Lamb is traditionally paired with the big flavors of mint, garlic, rosemary, and some pungent cheeses. With these in mind, I came up with a sort of mint-laden salt crust to put on the lamb. First, the lamb would have to be seared on the stove. Then the salt crust would be put on top, and the whole thing would go under the broiler. The strong flavors wouldn’t take long to inject themselves into the meat. This was an experiment that worked out quite nicely. Please continue reading.
- 4 lamb loin chops
- Crust (see below)
Lamb Chops: Pan-Fried and Broiled with a Herb and Salt Crust of Mint, Garlic, Pine Nuts, and Parmesan Cheese
- The loin chops do not require any trimming. The fat on these tender pieces of lamb is really tasty, and there is no real need to remove it. But do what you want. Some other cuts of meat, like the leg, may require a little trimming. But for the most part lamb fat melts away when it cooks.
- Season the lamb chops with your desired flavors. Since I am using a salt crust to inject most of the flavor, I only seasoned my lamb chops with pepper. But if you were to skip the salt crust, you would want to season them with salt as well as pepper.
- Heat up a frying pan on medium, and put a little vegetable oil in the bottom. When the pan is hot, lay the lamb chops in the pan and let them sear for 4–5 minutes. Keep an eye on them while they are searing. If your pan is too hot, there will be a lot of smoke and it won’t smell very good. That means it is burning because the pan is too hot.
- Once the first side of the lamb chops has been seared, flip the chops over and sear the other side.

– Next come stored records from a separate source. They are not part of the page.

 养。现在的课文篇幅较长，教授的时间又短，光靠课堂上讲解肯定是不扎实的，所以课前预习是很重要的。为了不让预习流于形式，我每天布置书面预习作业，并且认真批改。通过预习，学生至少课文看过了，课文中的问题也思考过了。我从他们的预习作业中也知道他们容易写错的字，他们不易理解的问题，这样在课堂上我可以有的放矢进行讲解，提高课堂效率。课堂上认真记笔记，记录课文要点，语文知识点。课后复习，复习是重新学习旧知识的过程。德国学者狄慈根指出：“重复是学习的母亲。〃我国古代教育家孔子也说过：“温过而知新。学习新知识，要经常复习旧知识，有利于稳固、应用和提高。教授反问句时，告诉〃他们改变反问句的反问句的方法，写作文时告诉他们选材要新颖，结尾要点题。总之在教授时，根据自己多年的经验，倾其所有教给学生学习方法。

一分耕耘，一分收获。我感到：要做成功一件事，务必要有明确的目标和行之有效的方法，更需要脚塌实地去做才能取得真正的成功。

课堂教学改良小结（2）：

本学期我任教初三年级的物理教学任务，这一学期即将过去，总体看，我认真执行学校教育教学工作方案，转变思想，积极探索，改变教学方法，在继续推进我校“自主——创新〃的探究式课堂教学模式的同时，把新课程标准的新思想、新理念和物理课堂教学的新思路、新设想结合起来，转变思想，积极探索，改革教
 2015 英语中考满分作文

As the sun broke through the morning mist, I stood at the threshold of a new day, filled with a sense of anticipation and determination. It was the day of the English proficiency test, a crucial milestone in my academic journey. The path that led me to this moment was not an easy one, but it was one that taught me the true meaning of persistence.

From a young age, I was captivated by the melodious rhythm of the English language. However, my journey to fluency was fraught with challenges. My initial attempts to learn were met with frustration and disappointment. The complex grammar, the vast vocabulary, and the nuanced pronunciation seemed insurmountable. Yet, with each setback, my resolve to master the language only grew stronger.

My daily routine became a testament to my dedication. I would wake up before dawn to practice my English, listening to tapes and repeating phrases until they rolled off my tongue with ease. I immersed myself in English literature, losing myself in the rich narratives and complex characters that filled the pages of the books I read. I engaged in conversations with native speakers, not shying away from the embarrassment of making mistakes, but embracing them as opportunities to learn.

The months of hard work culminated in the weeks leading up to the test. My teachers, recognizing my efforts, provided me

Look at the picture to the right. Don’t flip your lamb chops until the first side looks like that. The brownest part of the lamb chops is where it was in direct contact with the pan. Sometimes sticking is a good thing.
- Mix up the salt/mint crust and apply it to the lamb chops. The recipe for the salt crust is in the upper right corner of this page. It may look similar to a pesto. It is in fact based on a recipe for a pesto that I like a lot. Put a spoonful of the sauce on each lamb chop, and put the chops under the hot broiler.
- Broil the lamb for 5 minutes or until the salt crust is browned. Remove the chops from the broiler and let them rest in the pan, covered, for 10 minutes. To serve the lamb chops, either remove the salt crust for your guests or let them. My guests enjoyed the melted cheese in the salt crust mixed with a little rice as did I.
Tips & Tricks
- If you withhold half of the salt and all the cheese in the salt/crust recipe, it can be a nice sauce to serve on the side of the lamb chop. It would basically be a mint pesto.
- Instead of the salt/herb crust, try melting some goat cheese on the lamb chops under the broiler. Just mix a little salt with chèvre and some minced garlic. Spread it about a ½ inch thick and broil it.
- Cooking the meat with high heat will help to render the fat and create caramelization through a process known as the Maillard reaction. This is a good thing.
- Don’t overcook the lamb; leave it a little pink. Once the meat gets cooked past that, it has a tendency to get a really weird texture that you won’t like.
- 5 sprigs of mint
- 1½ cups toasted pine nuts
- 4 cloves garlic
- 2½ Tbsp salt
- 1 cup cubed Parmesan cheese
Put all ingredients except the Parmesan cheese into a food processor and puree. Stir in the cubes of Parmesan. Top the lamb just before broiling.